Carreras, pasos precipitados, un portazo. La habitación se había llenado otra vez, y, entre los recién llegados, estaba de nuevo el coronel Figueroa Carrión:

– Hemos encontrado un puente dental en la carretera, cerca del Chevrolet de Su Excelencia. Lo está examinando su dentista, el doctor Fernando Camino Certero. Lo desperté yo mismo. En una media hora nos dará su informe. A primera vista, le pareció el del jefe.

Su voz era lúgubre. Y, también, el silencio en que lo escuchaban los otros.

– ¿No encontraron nada más? -Abbes García hablaba mordiendo lo que decía.

– Una pistola automática, calibre 45 -dijo Figueroa Carrión-. Tomará unas horas verificar el registro. Hay un carro abandonado, a unos doscientos metros del atentado. Un Mercury.

Pedro Livio se dijo que Salvador había hecho bien en enojarse con Fifí Pastoriza por dejar tirado su Mercury en la carretera. Identificarían al dueño y dentro de poco los caliés estarían apagándole colillas en la cara al Turco.

– ¿Soltó algo más?

– Balaguer, nada menos -silbó Abbes García-. ¿Te das cuenta? El jefe de las Fuerzas Armadas y el Presidente de la República.
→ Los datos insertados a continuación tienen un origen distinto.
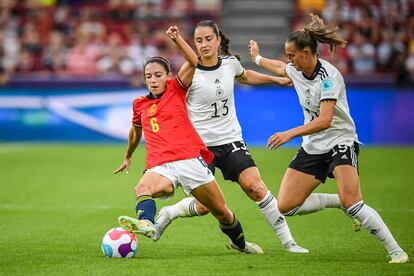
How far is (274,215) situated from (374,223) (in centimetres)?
122

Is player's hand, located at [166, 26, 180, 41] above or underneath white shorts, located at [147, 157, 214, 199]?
above

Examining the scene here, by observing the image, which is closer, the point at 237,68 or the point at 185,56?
the point at 185,56

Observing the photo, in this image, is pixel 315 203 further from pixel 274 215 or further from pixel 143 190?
pixel 143 190

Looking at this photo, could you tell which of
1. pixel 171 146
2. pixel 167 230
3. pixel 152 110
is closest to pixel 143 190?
pixel 171 146

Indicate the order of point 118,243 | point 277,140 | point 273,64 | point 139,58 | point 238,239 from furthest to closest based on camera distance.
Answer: point 139,58 < point 273,64 < point 238,239 < point 118,243 < point 277,140

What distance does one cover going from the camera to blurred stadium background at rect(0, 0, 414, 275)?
328 inches

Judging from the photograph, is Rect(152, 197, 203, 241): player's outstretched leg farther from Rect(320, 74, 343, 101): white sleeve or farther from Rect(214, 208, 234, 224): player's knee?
Rect(320, 74, 343, 101): white sleeve

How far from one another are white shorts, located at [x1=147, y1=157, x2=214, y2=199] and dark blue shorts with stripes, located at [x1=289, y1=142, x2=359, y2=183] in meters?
1.10

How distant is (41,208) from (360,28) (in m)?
14.1

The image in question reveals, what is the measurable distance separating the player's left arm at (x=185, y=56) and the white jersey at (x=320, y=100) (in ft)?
3.53

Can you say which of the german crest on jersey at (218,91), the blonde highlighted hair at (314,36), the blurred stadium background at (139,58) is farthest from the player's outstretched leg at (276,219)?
the blurred stadium background at (139,58)

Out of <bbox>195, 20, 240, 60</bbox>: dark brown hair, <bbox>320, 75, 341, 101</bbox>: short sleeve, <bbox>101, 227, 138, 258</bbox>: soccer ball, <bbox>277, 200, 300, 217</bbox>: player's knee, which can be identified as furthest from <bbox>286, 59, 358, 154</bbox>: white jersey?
<bbox>101, 227, 138, 258</bbox>: soccer ball

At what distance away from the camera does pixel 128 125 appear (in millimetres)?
21516

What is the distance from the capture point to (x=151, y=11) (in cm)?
2591
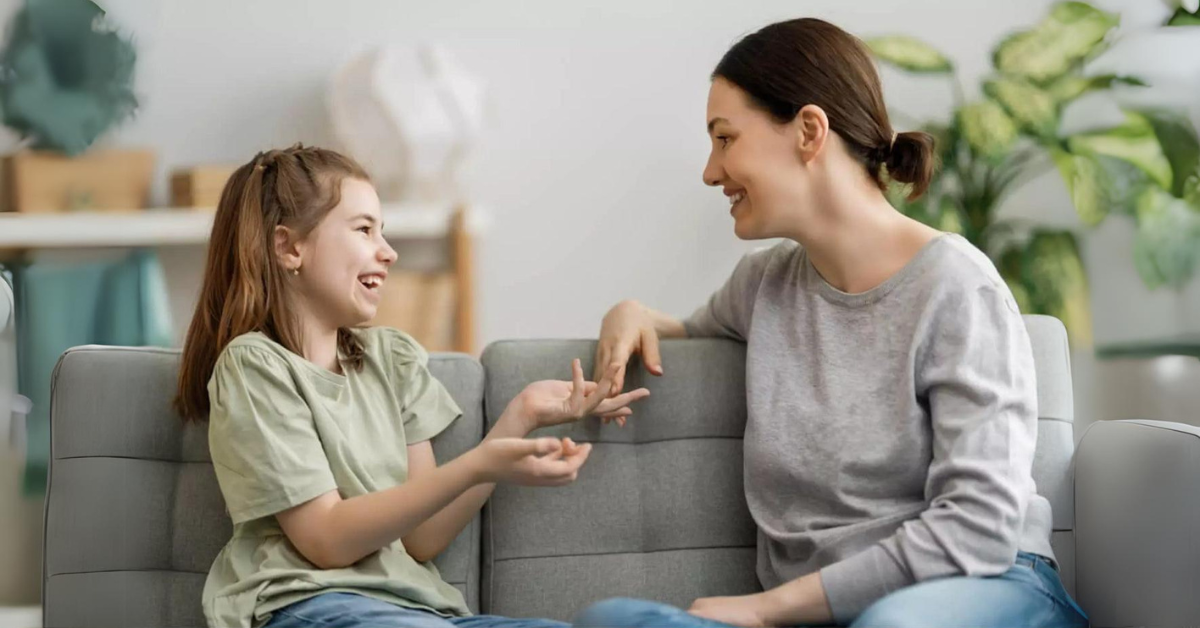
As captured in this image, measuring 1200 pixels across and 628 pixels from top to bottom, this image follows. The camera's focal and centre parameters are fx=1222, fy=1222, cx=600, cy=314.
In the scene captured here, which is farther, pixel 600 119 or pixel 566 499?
pixel 600 119

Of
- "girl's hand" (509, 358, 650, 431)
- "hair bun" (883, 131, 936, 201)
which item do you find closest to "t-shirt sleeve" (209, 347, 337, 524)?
"girl's hand" (509, 358, 650, 431)

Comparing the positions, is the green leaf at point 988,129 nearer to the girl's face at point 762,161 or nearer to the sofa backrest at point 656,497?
the sofa backrest at point 656,497

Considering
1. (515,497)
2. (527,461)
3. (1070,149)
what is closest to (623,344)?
(515,497)

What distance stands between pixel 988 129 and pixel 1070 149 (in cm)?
20

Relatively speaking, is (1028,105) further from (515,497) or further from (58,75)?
(58,75)

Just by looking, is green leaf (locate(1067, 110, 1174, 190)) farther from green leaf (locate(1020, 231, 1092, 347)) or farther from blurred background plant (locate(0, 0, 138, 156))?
blurred background plant (locate(0, 0, 138, 156))

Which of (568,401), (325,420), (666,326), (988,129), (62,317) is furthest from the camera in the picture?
(62,317)

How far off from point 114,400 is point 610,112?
1.57 metres

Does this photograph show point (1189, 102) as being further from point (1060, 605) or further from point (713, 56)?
point (1060, 605)

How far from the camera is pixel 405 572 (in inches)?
60.3

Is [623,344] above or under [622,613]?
above

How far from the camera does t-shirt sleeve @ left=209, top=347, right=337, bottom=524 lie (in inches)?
56.0

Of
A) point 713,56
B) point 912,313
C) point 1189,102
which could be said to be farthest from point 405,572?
point 1189,102

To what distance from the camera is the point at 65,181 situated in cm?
270
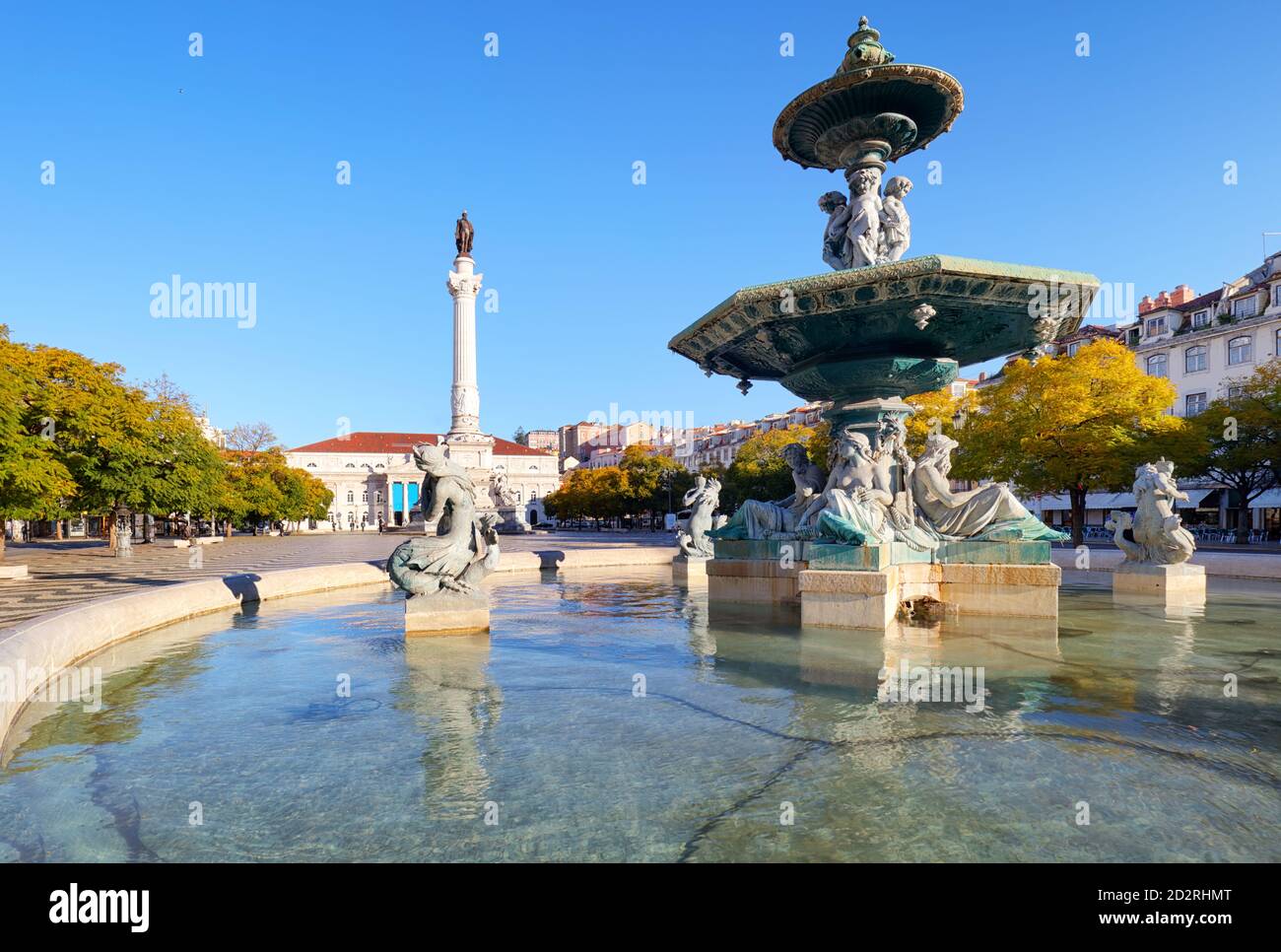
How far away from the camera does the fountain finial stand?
10508 millimetres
Habló de una junta cívico-militar, en la que meterían a Balaguer para tranquilizar a la OEA.

El coronel Figueroa Carrión soltó otro «¡Coño!»:

– Es una consigna para despistarnos. Meter nombres importantes, comprometer a todo el mundo.

– Podría ser, ya lo veremos -dijo el coronel Abbes García-. Algo es seguro. Hay metida mucha gente, traidores de alto nivel. Y, por supuesto, los curas. Hay que sacar al obispo Reilly del Colegio Santo Domingo. A las buenas o a las malas.
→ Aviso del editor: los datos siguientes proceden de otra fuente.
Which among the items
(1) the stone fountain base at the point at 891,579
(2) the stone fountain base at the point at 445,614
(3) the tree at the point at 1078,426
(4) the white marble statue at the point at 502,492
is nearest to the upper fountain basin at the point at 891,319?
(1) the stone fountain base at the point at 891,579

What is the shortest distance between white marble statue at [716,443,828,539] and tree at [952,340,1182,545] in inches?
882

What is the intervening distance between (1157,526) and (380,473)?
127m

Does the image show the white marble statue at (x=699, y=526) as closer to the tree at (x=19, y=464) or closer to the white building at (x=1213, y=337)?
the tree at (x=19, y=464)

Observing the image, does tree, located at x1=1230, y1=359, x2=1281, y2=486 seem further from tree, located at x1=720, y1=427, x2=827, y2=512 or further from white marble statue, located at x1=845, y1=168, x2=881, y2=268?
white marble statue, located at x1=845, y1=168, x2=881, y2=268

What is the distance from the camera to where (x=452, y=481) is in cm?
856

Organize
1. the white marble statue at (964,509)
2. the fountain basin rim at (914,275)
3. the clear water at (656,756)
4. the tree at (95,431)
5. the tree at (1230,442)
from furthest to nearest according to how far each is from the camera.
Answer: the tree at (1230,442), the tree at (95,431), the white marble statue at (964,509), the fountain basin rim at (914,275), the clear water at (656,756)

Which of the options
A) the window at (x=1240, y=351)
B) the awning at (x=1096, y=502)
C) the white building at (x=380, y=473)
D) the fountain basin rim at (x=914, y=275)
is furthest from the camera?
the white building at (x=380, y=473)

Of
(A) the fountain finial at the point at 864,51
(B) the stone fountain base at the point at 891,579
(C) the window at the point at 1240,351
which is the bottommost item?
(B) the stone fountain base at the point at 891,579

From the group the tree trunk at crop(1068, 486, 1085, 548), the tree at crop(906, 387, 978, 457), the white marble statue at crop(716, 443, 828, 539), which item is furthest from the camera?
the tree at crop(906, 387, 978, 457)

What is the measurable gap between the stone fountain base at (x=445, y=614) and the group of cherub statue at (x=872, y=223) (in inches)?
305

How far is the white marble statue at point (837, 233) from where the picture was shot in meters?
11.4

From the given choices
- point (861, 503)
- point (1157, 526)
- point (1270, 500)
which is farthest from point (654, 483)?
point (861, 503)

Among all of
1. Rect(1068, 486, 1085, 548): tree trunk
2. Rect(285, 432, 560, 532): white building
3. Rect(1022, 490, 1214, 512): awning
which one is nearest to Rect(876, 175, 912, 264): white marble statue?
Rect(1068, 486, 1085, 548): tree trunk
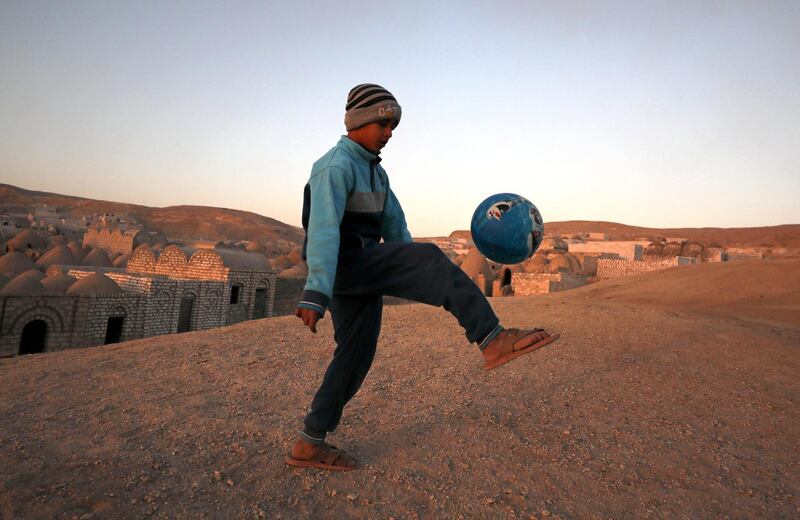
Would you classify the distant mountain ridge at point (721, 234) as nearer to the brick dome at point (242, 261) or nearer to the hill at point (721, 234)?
the hill at point (721, 234)

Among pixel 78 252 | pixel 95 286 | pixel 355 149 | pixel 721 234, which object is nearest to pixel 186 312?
pixel 95 286

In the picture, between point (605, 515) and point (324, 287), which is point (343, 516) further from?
point (605, 515)

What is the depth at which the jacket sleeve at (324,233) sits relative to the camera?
2.48 meters

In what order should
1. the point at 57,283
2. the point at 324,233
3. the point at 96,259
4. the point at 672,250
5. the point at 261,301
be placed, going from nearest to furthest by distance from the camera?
the point at 324,233, the point at 57,283, the point at 261,301, the point at 96,259, the point at 672,250

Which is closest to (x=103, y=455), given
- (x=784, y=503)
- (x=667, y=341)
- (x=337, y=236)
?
(x=337, y=236)

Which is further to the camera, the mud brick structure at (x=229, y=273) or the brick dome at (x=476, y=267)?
the brick dome at (x=476, y=267)

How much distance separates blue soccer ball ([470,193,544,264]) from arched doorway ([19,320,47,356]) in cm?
1836

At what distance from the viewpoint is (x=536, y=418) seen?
12.4ft

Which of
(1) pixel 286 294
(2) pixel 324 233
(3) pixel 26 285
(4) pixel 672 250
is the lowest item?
(1) pixel 286 294

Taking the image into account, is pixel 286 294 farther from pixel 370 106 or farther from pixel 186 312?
pixel 370 106

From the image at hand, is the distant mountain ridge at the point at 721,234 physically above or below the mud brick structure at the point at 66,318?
above

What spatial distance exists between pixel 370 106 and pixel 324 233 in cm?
81

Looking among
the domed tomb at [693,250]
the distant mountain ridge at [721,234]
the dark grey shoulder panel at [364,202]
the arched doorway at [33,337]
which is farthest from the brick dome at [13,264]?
the distant mountain ridge at [721,234]

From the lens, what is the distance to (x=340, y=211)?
8.65ft
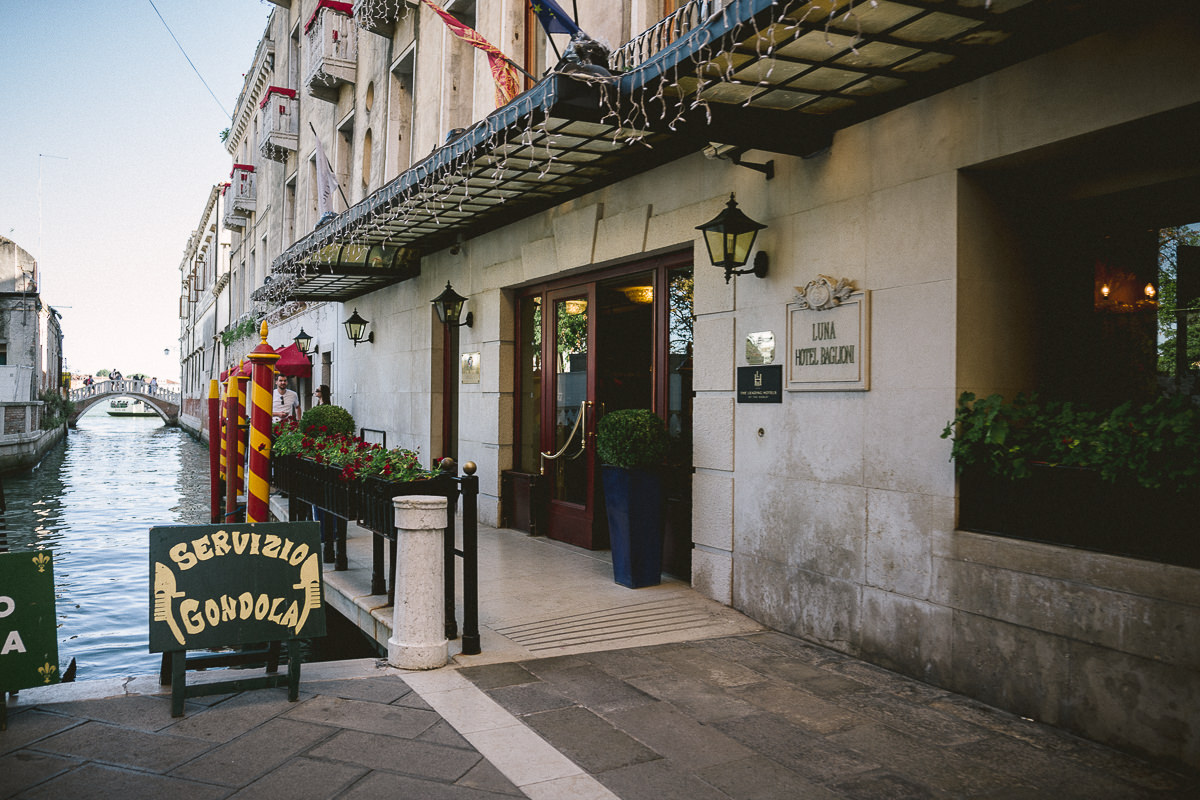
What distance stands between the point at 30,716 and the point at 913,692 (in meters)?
4.84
– ¿Lo llevamos a La Cuarenta?

– Ahí lo irán a buscar, apenas se enteren. Mejor, a San Isidro. Pero, espera, es delicado, hay que consultarlo con los hermanos del jefe. Si alguien no puede estar en la conspiración es el general Virgilio García Trujillo. Anda e infórmale, personalmente.

Pedro Livio sintió los pasos del coronel Figueroa Carrión alejándose. ¿Se había quedado solo con el jefe del SIM? ¿Iba a apagarle más cigarrillos? Pero, no era eso lo que ahora lo atormentaba. Sino, darse cuenta de que, aunque hubieran matado al jefe, las cosas no habían salido como estaba planeado. ¿Por qué Pupo no tomaba el poder, con sus soldados? ¿Qué hacía Abbes García dando órdenes de que los caliés detuvieran al obispo Reilly? ¿Seguía mandando este degenerado sanguinario? Lo tenía siempre encima; no lo veía, pero ahí estaba ese aliento cargado que su nariz y su boca recibían.

– Unos nombres más y te dejo descansar -lo oyó decir.

– No lo oye ni lo ve, coronel -imploró el doctor Damirón Ricart-. Ha entrado en coma.

– Opérelo entonces -dijo Abbes García-. Lo quiero vivo, óigalo bien. Es la vida de este sujeto contra la suya.

– No puede usted quitarme tantas -oyó Pedro Livio suspirar al médico-. Sólo tengo una vida, coronel.